Abstract

It has been hypothesized that flooding, interacting with light availability, can determine spatial patterns of tree regeneration by causing differential germination or survival among seedlings in river floodplains. We conducted a canonical correspondence analysis (CCA, a form of direct gradient analysis) of sapling and environmental data collected from 1980 to 1990 to investigate this hypothesis. The CCA recovered two significant axes, and of the eight environmental variables included, only elevation and percentage sky explained significant portions of the variability in species location. Axis 1 was correlated with elevation, while Axis 2 was correlated with percentage sky. Comparison of first axis rankings with species flood tolerance rankings obtained from the literature showed substantial agreement, indicating that elevation was a surrogate for flood tolerance.
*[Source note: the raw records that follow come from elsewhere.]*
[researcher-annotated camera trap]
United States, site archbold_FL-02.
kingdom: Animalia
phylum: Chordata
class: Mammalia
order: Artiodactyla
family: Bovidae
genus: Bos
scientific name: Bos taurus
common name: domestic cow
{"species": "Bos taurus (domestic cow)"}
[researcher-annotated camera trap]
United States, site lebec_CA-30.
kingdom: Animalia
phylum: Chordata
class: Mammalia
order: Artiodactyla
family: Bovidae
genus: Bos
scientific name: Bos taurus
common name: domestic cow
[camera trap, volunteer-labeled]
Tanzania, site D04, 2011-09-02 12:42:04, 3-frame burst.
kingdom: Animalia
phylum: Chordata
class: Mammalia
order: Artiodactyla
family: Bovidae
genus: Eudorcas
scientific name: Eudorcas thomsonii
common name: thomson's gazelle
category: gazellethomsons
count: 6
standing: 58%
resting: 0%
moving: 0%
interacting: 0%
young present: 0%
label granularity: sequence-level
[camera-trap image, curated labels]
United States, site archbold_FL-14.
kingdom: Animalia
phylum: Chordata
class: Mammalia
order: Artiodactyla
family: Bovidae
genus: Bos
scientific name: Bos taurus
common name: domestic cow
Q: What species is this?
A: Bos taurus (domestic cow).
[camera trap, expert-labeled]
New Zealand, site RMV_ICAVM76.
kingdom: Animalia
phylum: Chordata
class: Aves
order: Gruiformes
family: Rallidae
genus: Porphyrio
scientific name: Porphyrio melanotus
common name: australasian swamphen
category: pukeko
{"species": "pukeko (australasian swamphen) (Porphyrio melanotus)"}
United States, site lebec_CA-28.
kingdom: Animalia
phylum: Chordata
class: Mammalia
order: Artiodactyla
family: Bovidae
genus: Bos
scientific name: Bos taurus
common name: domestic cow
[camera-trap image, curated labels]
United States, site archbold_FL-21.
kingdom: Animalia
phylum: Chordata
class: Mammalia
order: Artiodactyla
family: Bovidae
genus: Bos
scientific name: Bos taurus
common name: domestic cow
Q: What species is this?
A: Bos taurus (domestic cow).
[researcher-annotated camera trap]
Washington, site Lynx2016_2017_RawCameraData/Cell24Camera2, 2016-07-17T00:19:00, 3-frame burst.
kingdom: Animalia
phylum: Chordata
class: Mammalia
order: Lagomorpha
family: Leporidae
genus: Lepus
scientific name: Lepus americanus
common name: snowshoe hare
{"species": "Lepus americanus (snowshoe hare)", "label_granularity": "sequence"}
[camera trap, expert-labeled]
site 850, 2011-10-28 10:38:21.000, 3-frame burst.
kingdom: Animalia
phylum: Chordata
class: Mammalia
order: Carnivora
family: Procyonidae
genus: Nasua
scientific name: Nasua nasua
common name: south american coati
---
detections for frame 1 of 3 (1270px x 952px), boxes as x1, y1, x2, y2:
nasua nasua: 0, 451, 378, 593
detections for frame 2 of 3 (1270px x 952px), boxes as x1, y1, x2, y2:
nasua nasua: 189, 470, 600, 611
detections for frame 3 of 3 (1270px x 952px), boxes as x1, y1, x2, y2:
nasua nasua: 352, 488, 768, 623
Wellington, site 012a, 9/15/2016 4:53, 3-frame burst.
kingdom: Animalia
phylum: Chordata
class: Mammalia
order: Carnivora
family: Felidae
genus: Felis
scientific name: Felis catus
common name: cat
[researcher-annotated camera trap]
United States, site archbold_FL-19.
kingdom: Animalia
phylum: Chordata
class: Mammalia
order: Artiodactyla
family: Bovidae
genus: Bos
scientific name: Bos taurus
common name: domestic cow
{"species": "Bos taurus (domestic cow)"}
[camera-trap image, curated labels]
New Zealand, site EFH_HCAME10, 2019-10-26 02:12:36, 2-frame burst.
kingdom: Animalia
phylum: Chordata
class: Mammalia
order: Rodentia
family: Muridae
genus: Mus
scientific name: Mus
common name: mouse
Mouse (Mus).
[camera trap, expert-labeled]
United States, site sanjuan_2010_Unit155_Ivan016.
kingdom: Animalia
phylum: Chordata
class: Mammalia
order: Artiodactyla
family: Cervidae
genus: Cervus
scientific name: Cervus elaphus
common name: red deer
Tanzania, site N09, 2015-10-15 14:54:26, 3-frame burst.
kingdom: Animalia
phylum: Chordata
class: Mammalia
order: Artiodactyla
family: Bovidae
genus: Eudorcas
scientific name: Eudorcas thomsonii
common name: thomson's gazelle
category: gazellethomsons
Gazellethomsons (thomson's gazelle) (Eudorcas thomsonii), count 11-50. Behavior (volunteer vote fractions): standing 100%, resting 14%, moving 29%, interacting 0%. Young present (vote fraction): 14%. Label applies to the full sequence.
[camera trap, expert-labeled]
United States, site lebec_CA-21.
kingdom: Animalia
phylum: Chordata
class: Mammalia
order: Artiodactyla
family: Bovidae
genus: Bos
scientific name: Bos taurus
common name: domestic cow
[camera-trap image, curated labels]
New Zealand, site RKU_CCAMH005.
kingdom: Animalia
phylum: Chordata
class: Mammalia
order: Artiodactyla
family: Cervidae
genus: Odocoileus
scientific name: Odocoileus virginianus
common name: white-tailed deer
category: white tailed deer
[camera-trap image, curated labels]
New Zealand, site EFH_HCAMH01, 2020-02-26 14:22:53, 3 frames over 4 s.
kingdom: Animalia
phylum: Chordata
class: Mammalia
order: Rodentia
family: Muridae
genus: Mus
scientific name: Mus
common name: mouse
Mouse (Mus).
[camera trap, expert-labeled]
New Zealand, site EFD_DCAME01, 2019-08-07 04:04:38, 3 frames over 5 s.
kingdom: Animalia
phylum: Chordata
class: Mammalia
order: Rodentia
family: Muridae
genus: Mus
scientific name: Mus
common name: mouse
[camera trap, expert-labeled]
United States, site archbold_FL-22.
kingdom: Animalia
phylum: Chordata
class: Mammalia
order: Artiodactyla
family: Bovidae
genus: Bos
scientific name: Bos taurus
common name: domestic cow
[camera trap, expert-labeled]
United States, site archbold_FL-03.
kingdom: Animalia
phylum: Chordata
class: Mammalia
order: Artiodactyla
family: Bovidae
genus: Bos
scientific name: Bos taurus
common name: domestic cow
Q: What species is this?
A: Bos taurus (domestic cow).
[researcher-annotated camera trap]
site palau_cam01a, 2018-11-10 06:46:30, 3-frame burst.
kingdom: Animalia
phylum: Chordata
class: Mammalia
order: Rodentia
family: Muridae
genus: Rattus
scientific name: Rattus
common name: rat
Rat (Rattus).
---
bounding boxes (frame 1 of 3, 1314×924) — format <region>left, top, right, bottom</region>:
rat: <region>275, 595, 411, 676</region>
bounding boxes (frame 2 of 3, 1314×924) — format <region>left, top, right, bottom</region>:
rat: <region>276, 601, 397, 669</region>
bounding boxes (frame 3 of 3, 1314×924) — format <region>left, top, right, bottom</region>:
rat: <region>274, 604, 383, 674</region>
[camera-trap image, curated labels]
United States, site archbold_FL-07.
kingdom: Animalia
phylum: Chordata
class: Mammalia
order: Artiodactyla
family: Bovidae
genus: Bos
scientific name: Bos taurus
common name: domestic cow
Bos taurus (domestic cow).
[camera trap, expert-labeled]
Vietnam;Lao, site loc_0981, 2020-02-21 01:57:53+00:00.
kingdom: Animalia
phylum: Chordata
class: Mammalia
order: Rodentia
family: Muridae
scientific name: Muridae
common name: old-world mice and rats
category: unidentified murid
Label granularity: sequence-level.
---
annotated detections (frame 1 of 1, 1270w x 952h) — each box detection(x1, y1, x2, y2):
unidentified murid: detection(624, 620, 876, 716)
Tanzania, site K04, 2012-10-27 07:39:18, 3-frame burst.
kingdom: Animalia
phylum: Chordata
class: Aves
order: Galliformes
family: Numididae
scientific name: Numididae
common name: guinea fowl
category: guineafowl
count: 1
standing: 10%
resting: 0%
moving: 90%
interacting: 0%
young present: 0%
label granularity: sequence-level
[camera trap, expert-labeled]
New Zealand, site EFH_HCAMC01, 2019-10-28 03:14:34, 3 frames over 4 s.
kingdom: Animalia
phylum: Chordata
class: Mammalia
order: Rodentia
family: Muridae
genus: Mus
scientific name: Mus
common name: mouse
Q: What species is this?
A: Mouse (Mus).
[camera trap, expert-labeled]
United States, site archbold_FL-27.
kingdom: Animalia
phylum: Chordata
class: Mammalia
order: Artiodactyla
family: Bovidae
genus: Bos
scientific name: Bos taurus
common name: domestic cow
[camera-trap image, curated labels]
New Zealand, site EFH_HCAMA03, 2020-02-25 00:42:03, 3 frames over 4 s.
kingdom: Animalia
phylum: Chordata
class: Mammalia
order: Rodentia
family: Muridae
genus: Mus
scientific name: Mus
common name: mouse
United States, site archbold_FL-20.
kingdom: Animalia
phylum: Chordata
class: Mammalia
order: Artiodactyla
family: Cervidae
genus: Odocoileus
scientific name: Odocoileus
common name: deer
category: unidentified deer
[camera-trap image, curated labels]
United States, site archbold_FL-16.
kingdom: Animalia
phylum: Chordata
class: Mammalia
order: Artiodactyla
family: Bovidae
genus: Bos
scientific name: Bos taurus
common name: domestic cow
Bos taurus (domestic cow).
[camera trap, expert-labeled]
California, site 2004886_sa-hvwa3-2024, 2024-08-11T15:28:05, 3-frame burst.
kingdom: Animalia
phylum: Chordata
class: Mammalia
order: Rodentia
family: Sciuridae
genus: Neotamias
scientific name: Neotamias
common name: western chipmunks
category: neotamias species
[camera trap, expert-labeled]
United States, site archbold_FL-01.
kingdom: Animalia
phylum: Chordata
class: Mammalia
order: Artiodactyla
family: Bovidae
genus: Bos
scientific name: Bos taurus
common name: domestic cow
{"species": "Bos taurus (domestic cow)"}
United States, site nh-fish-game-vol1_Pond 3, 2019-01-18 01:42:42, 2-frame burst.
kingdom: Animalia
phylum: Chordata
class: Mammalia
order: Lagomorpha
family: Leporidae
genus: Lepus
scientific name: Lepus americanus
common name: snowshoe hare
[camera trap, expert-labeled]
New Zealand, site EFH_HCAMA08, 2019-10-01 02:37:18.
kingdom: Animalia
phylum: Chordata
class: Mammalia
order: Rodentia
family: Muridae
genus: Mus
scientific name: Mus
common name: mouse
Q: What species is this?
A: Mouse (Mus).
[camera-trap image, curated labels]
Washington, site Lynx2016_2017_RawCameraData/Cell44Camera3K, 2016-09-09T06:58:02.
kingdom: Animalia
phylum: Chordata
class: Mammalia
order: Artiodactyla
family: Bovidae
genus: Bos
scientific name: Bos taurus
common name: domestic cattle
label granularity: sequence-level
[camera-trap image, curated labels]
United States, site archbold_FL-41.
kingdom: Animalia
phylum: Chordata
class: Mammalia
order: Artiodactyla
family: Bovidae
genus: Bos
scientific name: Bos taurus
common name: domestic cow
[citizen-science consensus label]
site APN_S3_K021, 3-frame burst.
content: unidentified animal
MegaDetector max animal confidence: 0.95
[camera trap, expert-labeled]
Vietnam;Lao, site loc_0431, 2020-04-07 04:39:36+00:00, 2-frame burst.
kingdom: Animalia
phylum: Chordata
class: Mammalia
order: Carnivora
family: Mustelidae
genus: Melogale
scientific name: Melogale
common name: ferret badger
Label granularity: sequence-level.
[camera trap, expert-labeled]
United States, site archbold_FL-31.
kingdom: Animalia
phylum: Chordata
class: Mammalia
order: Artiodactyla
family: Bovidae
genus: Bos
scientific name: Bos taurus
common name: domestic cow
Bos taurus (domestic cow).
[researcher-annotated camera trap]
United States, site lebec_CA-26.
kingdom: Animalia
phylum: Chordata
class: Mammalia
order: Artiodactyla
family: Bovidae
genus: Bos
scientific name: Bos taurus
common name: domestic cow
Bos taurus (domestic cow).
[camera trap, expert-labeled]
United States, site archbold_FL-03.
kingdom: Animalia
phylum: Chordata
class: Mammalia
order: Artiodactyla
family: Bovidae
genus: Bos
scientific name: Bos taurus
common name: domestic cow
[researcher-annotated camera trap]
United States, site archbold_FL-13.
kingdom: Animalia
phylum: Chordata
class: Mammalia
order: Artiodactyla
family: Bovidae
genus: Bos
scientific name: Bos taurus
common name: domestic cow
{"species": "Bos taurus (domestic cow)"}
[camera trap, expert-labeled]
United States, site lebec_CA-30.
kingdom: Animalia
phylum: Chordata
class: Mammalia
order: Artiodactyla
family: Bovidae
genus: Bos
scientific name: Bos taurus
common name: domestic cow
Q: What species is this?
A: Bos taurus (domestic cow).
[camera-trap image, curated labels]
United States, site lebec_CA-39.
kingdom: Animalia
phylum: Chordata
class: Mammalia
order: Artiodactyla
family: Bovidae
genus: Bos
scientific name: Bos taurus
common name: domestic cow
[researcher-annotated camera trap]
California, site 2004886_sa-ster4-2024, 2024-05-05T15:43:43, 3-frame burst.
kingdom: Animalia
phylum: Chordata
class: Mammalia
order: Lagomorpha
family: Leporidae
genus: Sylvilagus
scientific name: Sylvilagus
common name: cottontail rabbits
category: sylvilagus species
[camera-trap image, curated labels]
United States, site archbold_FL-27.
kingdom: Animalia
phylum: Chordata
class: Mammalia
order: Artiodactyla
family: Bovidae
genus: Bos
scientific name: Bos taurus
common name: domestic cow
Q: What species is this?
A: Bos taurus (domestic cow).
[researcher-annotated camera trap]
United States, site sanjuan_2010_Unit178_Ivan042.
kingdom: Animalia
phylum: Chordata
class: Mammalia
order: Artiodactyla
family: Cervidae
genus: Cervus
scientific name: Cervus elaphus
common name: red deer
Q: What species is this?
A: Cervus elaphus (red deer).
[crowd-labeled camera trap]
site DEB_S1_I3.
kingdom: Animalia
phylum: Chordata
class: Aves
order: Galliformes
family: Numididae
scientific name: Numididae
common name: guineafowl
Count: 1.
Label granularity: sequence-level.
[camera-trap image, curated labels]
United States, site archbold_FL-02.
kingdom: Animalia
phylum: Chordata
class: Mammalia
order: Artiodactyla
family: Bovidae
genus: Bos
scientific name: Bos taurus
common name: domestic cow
Comparison of second axis rankings with species shade tolerance rankings obtained from the literature showed little correspondence between position on the light gradient and species shade tolerance rankings; several of the most shade-tolerant species were placed on the high-light end of the light gradient. These results suggest that sapling distributions are responding primarily to flooding and light. The failure of the species to assort along the light gradient in accordance with their shade tolerance suggests that flooding interacts with life history traits of individual species, especially shade tolerance, resulting in complex species-specific responses. When we attempt to tease apart the interaction between light and flooding, we find two components: flood tolerance may allow persistence of some species under lower light conditions than normal, and flood intolerance may limit some normally shade-tolerant species to high-light conditions, where growth is fast enough to allow escape from the flooding hazard.